Luglio è sicuramente un mese particolare, pieno di scadenze di ogni tipo per i contribuenti italiani. Ricordiamo che dal primo luglio 2014, l'aliquota di tassazione per le rendite finanziarie è salita dal 20 al 26 percento. Questo aumento colpirà tutti i guadagni derivanti da azioni, conti deposito, fondi comuni, polizze vita e conti deposito. Leggero aumento anche per i fondi pensione, la cui aliquota passa dall'11 al 11,5 percento.

Ma in questo mese sono previste diverse scadenze. Iniziamo dalla scadenza per la presentazione della dichiarazione dei redditi.
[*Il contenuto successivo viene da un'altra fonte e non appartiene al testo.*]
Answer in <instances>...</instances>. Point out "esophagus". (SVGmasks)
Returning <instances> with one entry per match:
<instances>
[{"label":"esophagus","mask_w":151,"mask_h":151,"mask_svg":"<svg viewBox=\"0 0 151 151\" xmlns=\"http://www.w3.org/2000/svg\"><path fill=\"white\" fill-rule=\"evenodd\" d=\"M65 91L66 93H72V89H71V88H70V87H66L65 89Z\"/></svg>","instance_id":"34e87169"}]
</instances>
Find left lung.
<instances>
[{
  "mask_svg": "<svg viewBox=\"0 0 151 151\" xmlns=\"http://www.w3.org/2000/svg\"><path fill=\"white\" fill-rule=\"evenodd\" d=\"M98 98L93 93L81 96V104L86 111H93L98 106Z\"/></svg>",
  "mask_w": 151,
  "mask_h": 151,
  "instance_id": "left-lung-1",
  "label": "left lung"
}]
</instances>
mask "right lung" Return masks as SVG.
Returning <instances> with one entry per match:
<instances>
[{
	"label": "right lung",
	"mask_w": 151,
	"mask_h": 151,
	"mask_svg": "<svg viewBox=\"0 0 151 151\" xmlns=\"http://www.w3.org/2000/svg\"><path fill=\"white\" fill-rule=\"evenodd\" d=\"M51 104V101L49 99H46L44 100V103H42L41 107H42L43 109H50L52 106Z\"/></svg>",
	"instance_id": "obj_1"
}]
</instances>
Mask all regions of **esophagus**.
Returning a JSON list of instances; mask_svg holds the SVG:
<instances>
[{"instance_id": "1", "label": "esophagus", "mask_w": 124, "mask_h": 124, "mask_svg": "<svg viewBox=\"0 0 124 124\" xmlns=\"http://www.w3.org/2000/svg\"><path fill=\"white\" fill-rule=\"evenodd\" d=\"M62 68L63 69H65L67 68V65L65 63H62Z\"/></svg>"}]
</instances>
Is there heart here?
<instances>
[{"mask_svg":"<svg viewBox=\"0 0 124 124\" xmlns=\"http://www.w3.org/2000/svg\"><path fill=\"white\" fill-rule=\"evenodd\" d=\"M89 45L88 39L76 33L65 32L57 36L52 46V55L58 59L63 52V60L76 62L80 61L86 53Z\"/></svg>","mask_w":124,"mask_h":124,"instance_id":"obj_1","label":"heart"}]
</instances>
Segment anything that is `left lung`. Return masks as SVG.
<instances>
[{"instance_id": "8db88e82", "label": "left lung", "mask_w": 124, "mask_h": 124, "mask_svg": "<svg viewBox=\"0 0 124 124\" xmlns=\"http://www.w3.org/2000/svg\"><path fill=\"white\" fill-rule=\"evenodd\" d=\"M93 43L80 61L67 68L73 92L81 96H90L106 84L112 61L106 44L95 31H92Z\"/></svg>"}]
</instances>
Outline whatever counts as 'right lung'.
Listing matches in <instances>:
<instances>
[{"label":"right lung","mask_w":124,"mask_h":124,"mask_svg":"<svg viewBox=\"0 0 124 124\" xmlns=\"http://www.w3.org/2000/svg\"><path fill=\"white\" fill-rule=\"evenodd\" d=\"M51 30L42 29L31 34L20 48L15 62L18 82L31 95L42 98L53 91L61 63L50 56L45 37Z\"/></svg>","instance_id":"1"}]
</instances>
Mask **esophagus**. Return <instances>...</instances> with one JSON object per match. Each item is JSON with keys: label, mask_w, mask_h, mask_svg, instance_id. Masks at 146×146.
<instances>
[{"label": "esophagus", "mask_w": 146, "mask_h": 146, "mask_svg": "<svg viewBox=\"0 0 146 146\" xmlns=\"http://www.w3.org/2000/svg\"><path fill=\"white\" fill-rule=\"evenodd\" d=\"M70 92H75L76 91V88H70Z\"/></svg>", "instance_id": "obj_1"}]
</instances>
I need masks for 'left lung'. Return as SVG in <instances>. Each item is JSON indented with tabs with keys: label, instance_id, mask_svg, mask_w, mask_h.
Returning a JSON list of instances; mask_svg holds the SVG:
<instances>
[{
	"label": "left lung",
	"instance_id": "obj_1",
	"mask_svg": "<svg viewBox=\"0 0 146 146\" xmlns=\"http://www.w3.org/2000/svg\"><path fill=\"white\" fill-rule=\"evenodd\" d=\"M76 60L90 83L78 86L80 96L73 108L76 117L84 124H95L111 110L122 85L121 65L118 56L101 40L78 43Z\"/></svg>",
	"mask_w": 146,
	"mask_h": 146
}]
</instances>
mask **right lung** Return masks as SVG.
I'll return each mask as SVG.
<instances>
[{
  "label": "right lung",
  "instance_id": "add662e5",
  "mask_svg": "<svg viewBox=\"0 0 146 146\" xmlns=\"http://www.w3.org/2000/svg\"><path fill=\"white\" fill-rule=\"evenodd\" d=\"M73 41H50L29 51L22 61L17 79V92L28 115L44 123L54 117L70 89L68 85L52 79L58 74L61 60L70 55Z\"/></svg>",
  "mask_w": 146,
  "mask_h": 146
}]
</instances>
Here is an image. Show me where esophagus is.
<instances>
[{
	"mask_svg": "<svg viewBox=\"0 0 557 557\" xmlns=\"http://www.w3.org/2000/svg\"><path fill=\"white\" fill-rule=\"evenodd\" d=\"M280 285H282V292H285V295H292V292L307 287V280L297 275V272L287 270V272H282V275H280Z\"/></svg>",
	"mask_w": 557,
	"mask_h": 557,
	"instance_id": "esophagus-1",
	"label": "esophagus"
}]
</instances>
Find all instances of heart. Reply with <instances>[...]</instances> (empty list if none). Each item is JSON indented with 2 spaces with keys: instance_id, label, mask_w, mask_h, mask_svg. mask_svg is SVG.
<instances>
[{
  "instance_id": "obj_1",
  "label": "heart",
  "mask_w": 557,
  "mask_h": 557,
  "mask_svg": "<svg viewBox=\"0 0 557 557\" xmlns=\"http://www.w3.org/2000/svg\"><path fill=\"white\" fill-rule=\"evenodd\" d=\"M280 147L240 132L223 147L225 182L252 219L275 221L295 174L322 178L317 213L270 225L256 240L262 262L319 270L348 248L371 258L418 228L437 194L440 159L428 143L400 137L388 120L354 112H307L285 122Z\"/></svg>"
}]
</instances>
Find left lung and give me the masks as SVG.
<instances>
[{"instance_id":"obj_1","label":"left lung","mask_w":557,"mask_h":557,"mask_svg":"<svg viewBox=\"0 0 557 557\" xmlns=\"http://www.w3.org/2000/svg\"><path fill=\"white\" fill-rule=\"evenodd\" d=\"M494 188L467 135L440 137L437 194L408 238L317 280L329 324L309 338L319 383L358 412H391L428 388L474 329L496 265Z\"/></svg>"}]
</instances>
Il giorno 8 luglio i Caf oppure i commercialisti dovranno comunicare telematicamente all'Agenzia delle Entrate i risultati del modello 730 2014.

Il giorno 16 luglio, tutti i titolari di partita Iva sono obbligati a versare la seconda rata equivalente al saldo per l'anno 2013 e un acconto per il 2014. Gli interessi applicati sono dello 0,33 percento.

Per quanto riguarda il modello Unico 2014, i soggetti Iva, entro il 16 luglio, dovranno pagare l'imposta sul valore aggiunto relativa a giugno 2014 e pagare la quinta rata dell'Iva riferita all'anno 2012. Relativamente alla Tasi, la Tassa sui Servizi Indivisibili, i contribuenti dovranno pagare la prima rata entro metà o fine luglio (dipende dai comuni di appartenenza) in base alla proroga stabilita dall'Amministrazione Comunale. Anche l'acconto Imu può essere ancora versato, anche se già scaduto, ma con un ravvedimento operoso che prevede delle sanzioni in funzione dei giorni di ritardo con cui si effettua il pagamento.